Severe cardiac hypersensitivity reactions, such as the acute hypersensitivity-induced Kounis-type myocardial infarction, can occur in response to platinum agents and manifest as the usual symptoms of IgE/mast cell-mediated hypersensitivity reactions [20,21,22,23,24,25].
Taxanes, such as cabazitaxel, docetaxel, nab-paclitaxel, and paclitaxel, are complex alkaloid esters that provide broad-spectrum anticancer activity of solid malignancies. Their mechanism of action consists of the inhibition of cell division, chromatid separation, and growth, which ultimately leads to cell death.
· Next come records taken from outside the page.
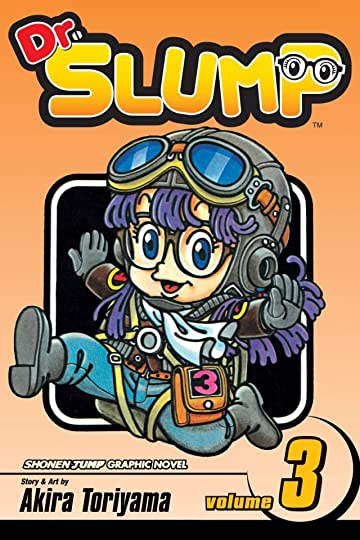 Dr. Slump Vol. 3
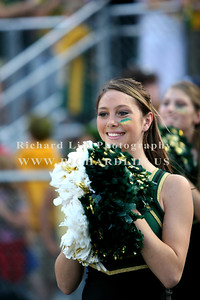 HHS-Homecominggame--070-1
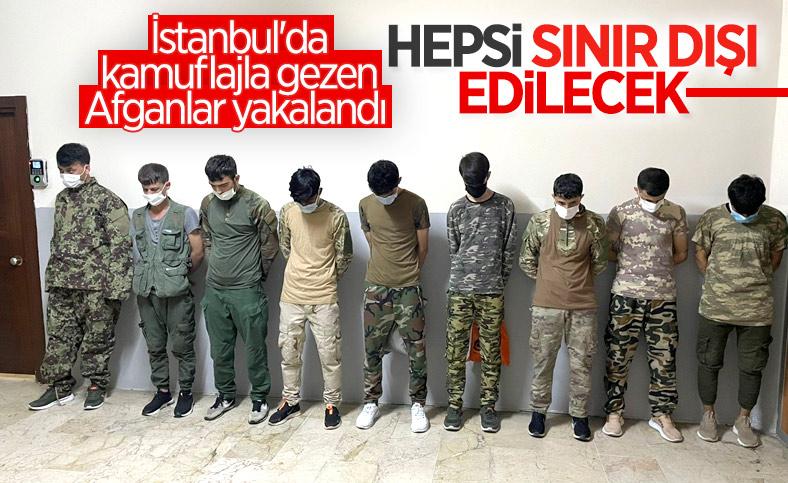 İstanbul'da kamuflajla gezen Afganlara gözaltı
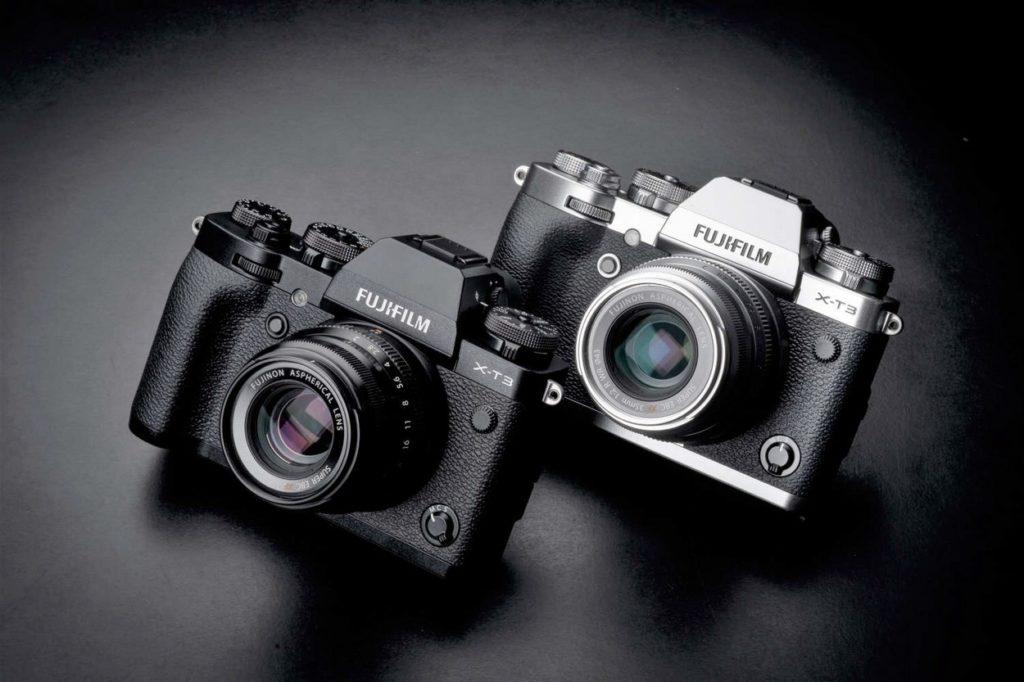 Fujifilm X-T3 body отзывы, характеристики фотоаппарата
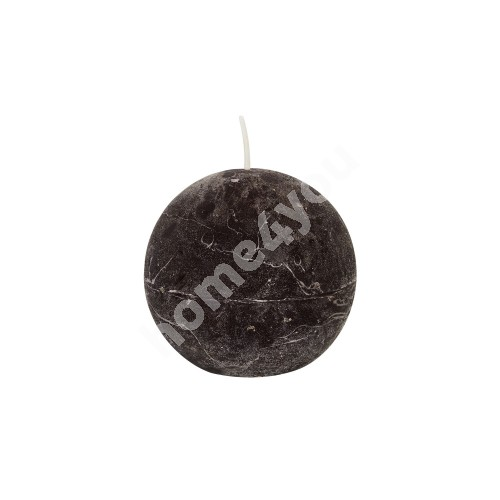 Candle CHOCOLATE BROWNIE, D7.5cm ball, dark brown ( scent- chocolate)
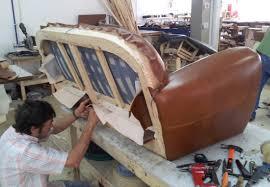 comment fabriquer un canapé fabriquer canape mousse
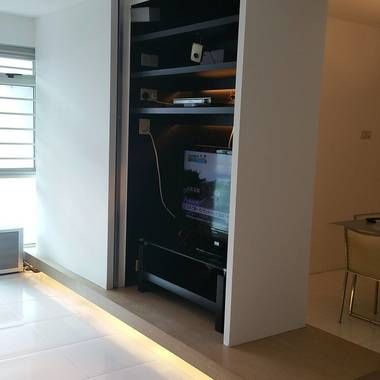 Punggol 3+2 whole flat HDB for rent, no agent fee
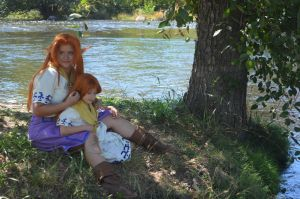 Romani and Cremia at the River by meanlilkitty
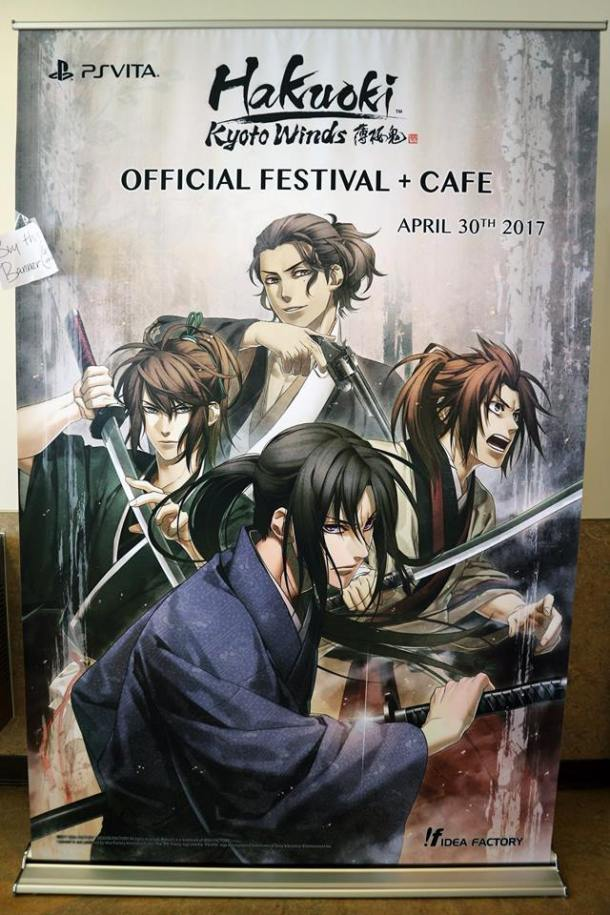 Hakuoki: Kyoto Winds | Festival + Cafe Banner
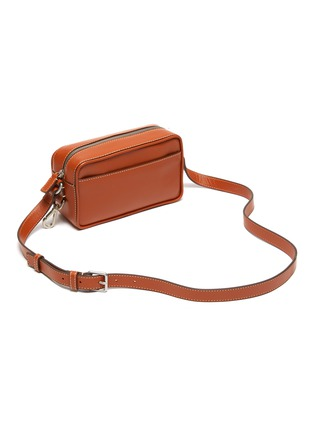 Detail View - Click To Enlarge - JACQUEMUS - 'Le Baneto' leather crossbody bag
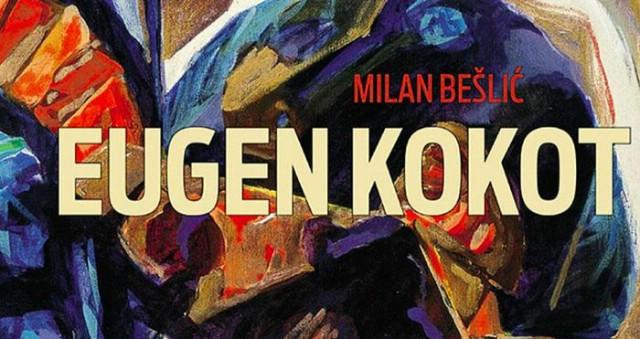 U Gradskoj knjižnici predstavljanje monografije Eugena Kokota
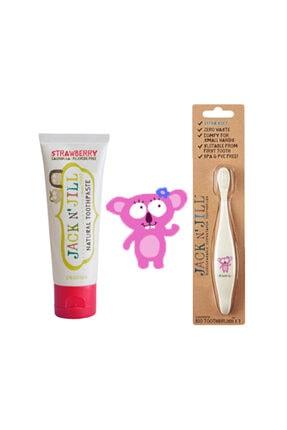 Diş Macunu Diş Fırçası Set (fırça-çilek Aromalı Macun) Jack205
Hypersensitivity reactions are common and range from mild, severe, and fatal that is unresponsive to initial therapy. Approximately 30% of patients receiving taxanes have developed hypersensitivity reactions. Proposed mechanisms include IgE-mediated anaphylaxis with elevated tryptase levels, direct activation of mast cells and/or basophils, and complement activation [5]. Cross-reactivity in various types of taxanes increases to 50%. Nab-paclitaxel, which is similar to paclitaxel, contains human albumin particles instead of Cremophor El and the hypersensitivity reactions are fewer. Kounis syndrome associated with hypersensitivity has occurred in patients treated with paclitaxel administration [26,27]. Moreover, drug-coated balloons are used widely as a form of endovascular treatment for peripheral arterial disease. These balloons contain anti-proliferative drugs, such as paclitaxel, which improve vessel patency by reducing neointimal hyperplasia and restenosis. Indeed, acute coronary syndrome of Kounis type syndrome secondary to anaphylaxis after the inflation of a paclitaxel-coated balloon, which was used to treat recurrent superficial femoral artery stenosis, have been reported [28,29].
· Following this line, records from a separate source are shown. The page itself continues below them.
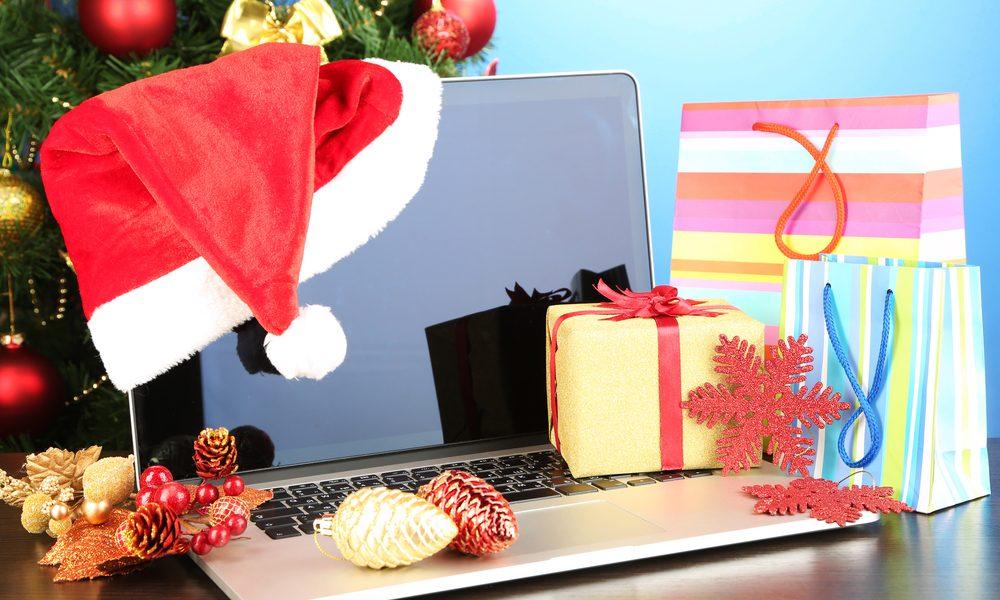 compras online navideñas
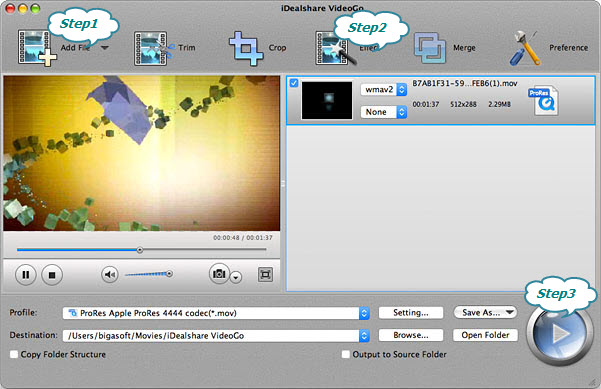 How to Add  ass Subtitles to Video AVI, MP4, MKV, VOB on Mac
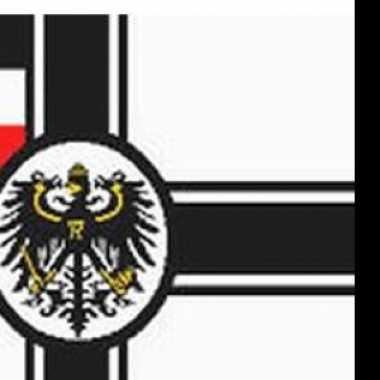 Feest duitse eerste wereld oorlog vlag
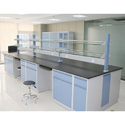 H-Frame Lab Bench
7. Other Anticancer Medicines Inducing Hypersensitive Reactions and Kounis Syndrome

a. Alkylating agents have the ability to attach an alkyl group to DNA. Alkylated DNA makes cancer cells much more sensitive to damaged DNA and, in this way, their proliferation is prevented. The alkylating agents, cyclophosphamide and ifosfamidem, are occasionally associated with hypersensitivity reactions [51].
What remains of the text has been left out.